= TRY IT =
Figure out the number of lines in the data that hold the string "Equus". Reply with that figure only.
-*-*-
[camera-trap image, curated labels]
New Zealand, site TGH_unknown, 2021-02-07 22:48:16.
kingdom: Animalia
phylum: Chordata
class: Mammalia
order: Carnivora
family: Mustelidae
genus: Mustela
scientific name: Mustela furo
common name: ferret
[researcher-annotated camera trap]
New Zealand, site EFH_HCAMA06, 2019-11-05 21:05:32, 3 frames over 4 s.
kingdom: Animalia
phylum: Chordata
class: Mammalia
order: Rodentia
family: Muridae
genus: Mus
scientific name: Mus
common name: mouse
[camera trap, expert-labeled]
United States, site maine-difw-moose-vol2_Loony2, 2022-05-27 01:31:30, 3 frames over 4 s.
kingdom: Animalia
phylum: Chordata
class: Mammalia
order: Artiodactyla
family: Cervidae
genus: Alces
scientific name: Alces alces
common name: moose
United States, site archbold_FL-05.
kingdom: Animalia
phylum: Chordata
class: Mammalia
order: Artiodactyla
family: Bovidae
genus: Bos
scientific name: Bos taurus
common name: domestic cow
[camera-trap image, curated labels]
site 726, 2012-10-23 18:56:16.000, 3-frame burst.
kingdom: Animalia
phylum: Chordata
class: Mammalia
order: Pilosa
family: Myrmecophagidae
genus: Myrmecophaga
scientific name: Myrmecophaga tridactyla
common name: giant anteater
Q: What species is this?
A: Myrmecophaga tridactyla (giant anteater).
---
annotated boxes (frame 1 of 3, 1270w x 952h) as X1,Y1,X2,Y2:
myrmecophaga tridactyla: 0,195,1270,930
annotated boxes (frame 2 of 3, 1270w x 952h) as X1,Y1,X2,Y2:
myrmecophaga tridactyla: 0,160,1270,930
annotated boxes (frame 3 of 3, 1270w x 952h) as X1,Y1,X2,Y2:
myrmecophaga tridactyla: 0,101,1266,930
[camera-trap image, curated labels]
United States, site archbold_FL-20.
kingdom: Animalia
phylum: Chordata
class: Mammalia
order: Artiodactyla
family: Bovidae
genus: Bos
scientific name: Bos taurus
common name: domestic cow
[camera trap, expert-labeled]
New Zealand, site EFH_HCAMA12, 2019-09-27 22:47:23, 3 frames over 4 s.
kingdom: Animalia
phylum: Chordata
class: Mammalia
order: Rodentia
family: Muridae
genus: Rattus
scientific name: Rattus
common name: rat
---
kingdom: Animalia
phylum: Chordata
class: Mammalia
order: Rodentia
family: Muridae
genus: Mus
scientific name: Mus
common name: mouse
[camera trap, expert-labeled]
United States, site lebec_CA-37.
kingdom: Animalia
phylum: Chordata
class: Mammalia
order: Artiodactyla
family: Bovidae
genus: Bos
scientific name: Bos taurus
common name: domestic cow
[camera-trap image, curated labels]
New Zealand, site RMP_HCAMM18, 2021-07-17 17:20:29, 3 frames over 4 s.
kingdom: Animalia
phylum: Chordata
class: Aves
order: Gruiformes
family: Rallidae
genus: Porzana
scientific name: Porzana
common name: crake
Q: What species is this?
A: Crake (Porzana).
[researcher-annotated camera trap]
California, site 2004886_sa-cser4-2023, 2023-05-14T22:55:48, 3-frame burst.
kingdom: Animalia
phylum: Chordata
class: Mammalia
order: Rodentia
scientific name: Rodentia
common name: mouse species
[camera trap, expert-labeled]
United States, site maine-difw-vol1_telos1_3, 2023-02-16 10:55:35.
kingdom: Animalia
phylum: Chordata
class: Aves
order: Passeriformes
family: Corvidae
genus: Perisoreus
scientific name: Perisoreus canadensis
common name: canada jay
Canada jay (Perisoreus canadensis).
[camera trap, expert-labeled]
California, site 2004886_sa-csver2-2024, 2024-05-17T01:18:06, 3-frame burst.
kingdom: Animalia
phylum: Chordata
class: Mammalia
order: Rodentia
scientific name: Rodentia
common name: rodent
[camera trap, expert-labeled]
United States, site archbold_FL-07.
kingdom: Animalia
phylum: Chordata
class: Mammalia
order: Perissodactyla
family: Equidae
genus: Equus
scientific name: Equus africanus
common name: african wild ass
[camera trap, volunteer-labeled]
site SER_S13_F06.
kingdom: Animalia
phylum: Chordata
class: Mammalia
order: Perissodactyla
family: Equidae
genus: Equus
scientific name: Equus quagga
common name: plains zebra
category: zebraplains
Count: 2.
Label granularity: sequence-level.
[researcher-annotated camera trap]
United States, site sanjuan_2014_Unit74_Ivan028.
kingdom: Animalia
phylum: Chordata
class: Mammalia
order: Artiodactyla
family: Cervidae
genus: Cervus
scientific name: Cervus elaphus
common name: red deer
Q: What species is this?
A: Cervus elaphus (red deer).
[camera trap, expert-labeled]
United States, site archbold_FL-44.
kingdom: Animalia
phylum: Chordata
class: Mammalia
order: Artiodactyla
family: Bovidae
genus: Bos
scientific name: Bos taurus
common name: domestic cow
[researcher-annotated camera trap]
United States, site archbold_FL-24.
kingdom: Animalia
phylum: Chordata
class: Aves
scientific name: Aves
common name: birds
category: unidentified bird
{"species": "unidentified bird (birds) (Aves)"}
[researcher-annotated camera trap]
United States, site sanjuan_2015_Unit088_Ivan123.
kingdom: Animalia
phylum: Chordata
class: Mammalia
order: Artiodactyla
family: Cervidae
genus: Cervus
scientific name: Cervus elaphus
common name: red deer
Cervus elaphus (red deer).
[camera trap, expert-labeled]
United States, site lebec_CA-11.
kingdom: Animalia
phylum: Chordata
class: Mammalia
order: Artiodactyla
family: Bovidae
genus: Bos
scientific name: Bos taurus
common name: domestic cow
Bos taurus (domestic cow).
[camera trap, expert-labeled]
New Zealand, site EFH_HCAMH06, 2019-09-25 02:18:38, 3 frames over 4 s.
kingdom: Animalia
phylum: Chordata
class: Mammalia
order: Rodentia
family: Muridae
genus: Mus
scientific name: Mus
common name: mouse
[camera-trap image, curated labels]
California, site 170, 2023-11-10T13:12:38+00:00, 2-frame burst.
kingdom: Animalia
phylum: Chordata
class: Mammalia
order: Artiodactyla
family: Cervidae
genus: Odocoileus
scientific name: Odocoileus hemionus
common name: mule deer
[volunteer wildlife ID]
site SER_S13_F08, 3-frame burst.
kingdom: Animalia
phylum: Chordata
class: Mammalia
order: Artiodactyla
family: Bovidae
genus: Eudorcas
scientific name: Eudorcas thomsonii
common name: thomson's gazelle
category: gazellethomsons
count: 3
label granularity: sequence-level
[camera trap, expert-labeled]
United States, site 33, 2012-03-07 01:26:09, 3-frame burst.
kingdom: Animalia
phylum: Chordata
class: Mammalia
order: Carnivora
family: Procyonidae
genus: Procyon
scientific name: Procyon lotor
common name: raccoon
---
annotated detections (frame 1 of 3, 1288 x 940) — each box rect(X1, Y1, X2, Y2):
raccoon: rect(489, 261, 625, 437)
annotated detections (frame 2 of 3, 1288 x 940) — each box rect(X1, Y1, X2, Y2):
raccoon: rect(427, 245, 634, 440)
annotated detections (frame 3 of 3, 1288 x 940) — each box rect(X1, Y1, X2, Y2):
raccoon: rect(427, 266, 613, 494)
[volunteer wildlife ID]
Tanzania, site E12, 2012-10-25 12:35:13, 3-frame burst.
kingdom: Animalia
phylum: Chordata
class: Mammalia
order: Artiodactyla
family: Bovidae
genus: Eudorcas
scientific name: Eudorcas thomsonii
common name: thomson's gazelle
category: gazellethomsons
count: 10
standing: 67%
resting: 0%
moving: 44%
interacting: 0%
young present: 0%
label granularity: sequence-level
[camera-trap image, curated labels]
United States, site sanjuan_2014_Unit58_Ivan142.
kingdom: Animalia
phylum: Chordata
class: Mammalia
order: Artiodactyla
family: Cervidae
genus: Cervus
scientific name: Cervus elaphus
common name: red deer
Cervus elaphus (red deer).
-*-*-
= SOLUTION TO THE PROBLEM =
4